- _Set task_
Please turn the lines of the listing below into a numbered list, from the line with "Is (x=385, y=50)" up to and including the line with "How much distance must". Leave out any blank lines.

- _Given data_

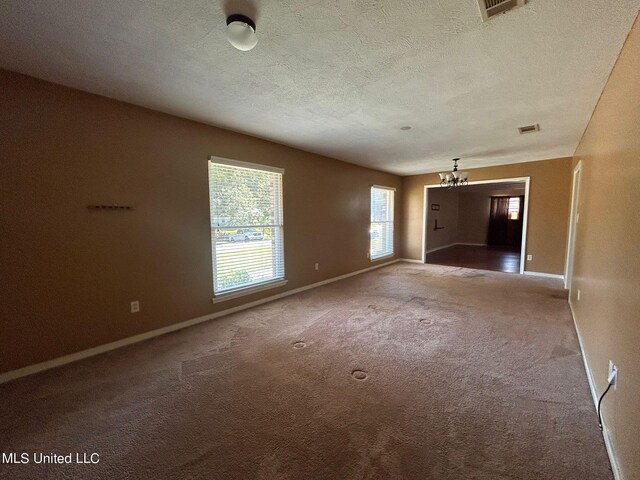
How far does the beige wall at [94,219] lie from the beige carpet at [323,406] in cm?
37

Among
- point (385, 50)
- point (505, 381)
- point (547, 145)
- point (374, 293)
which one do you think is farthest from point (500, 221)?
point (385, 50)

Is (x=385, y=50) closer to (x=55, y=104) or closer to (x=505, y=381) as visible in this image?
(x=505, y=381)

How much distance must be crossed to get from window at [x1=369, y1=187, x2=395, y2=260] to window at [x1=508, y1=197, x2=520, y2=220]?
==
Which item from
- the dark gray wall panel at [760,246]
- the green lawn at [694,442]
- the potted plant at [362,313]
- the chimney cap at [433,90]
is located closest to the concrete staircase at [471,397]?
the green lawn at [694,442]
==
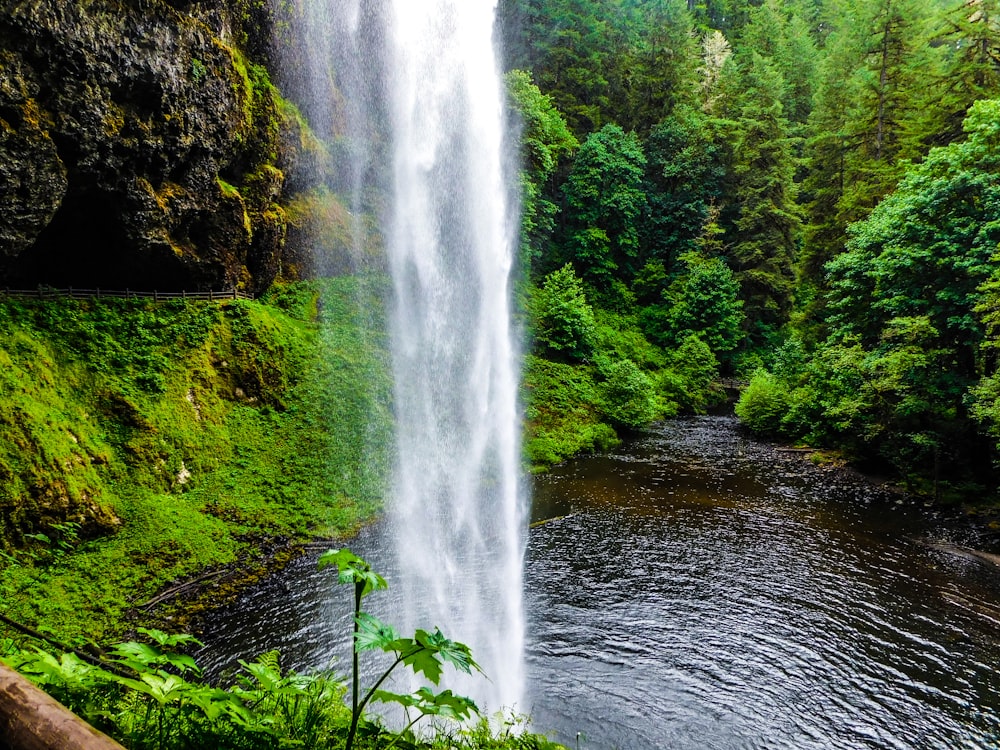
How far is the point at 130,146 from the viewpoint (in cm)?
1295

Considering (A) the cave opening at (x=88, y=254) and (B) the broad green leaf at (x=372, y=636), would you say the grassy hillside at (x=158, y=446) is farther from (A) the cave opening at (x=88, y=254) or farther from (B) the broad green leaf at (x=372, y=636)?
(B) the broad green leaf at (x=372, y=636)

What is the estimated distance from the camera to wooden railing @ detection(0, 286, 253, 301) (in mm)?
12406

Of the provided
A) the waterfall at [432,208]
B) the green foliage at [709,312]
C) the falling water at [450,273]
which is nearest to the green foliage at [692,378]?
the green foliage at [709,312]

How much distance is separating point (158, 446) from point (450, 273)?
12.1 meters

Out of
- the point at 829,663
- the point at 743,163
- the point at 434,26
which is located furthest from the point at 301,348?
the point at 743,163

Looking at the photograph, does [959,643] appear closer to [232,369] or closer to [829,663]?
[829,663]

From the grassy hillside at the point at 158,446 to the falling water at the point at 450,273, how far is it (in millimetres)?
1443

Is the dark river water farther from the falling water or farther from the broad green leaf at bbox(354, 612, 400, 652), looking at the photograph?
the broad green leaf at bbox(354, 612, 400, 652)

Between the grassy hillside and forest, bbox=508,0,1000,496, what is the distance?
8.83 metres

- _Result for this task_
1. Is (x=385, y=50) closer to (x=55, y=104) or closer to (x=505, y=381) as visible in this image?
2. (x=505, y=381)
3. How much distance must be crossed to get from window at [x1=369, y1=187, x2=395, y2=260] to window at [x1=508, y1=197, x2=520, y2=220]?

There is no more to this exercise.